Alma Tilley cuts the ribbon on her new home in Tyler, TX.
Ms. Tilley was chosen as the recipient of the first house based on several criteria. "She was one of our top candidates," Tyler Housing Services Manager Andy Davis said. "Ms. Tilley completed our homebuyer education program and was a housing choice voucher recipient who qualified for the city's new program to encourage homeownership."
Under the program, the City takes donated and tax foreclosure lots, constructs new affordable homes and then sells the homes to low- and moderate-income citizens.

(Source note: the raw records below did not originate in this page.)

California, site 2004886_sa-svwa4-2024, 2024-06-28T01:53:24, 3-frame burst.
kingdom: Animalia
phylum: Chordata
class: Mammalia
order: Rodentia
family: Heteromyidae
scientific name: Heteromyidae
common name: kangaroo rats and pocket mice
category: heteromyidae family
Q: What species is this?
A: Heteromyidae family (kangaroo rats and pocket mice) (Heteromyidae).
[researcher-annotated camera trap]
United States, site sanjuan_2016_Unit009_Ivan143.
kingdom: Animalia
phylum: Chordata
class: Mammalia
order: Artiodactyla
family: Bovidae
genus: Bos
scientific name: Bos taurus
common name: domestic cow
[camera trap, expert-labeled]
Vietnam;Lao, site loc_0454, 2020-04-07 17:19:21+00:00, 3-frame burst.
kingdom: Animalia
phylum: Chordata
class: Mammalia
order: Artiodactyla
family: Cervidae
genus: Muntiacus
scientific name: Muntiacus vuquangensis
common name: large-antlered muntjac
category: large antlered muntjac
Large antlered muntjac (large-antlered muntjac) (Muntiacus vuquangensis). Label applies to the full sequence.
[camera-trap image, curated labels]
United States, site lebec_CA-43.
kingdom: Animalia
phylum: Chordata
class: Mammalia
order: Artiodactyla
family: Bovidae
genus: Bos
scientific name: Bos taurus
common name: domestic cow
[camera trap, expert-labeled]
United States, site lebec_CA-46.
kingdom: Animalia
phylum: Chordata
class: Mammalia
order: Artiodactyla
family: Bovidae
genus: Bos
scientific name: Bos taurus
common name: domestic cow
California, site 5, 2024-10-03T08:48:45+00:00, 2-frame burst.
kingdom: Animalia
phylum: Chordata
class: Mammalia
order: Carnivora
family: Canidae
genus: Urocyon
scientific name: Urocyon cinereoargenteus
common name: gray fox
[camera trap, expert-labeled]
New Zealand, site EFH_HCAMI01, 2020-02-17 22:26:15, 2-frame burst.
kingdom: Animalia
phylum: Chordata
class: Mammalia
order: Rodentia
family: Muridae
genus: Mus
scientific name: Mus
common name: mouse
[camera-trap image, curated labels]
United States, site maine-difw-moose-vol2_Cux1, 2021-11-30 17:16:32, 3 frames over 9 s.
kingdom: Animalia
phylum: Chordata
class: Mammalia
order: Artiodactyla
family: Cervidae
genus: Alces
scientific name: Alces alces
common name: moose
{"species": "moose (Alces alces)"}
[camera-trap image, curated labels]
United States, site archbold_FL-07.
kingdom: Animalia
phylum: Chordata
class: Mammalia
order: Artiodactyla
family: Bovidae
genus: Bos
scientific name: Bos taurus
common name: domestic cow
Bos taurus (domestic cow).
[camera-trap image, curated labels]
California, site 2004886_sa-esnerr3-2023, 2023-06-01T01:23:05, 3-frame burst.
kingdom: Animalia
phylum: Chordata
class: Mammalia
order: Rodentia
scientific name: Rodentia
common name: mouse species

The program, now in full swing, is expected to have a positive economic impact for mortgage companies, realtors, title companies, appraisers, inspectors, etc., and a positive long-term impact on Tyler's tax base. However, the biggest winners are actually the neighborhood and the low- and moderate-income family whose quality of life is changed forever.
Priority is given to families participating in HUD's Housing Choice Voucher Program. This program helps very low-income families, the elderly, and the disabled to afford decent, safe, and sanitary housing in the private market. The rental assistance is instead used for mortgage payments.
The City of Tyler used HOME funds for the construction of the home. Davis and his development staff coordinated the home construction, homebuyer education and loan approval process.
Even though the endeavor took about eight months, Alma Tilley agrees that the result was well worth it.